● INSTRUCTIONS FOR THE TASK
Please locate each line in the material below that contains the string "bbox" and copy those lines in full.

[Entries drawn from a collection]

────

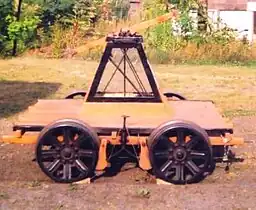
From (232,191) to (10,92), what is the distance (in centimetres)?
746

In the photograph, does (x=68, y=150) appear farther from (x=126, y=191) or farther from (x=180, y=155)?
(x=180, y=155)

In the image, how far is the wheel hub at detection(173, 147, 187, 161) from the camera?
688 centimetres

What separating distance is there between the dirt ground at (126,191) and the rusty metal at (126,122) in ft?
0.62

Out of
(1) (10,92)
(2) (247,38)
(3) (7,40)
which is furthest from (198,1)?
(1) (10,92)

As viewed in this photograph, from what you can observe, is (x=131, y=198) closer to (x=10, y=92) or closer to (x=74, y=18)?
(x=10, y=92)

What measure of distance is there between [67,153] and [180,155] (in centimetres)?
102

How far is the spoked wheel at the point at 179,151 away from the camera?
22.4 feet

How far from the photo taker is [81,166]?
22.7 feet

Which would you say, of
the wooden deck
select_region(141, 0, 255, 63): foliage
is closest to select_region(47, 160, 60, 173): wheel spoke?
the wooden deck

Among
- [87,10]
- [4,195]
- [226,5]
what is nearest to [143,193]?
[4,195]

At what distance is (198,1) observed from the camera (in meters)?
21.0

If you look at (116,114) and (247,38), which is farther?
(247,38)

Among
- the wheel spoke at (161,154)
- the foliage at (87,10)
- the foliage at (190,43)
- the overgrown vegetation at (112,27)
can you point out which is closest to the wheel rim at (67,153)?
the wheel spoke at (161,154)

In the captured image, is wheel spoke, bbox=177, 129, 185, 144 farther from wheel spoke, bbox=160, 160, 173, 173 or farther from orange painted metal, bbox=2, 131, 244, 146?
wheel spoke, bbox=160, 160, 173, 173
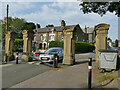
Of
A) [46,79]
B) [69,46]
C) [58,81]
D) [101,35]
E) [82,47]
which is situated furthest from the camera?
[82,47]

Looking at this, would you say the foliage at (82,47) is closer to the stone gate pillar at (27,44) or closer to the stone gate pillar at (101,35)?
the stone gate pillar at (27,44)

────

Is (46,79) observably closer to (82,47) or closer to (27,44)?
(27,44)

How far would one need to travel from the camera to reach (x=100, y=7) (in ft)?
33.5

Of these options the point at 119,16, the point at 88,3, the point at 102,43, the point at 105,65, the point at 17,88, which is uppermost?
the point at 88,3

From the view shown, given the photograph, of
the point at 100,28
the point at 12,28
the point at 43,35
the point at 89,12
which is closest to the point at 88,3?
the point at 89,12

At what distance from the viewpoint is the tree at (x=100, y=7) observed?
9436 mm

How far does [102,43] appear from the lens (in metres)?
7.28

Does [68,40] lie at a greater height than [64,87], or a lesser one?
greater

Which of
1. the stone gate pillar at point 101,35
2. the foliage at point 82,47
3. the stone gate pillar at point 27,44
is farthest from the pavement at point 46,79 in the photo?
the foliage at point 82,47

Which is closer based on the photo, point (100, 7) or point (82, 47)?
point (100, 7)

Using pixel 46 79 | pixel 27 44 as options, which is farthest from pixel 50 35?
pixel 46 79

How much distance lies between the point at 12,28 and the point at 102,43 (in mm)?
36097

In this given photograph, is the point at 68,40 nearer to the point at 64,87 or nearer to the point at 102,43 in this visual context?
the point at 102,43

────

● FINAL RESULT
In the captured image, is wheel spoke, bbox=177, 129, 185, 144 farther from wheel spoke, bbox=160, 160, 173, 173 or farther from orange painted metal, bbox=2, 131, 244, 146?
wheel spoke, bbox=160, 160, 173, 173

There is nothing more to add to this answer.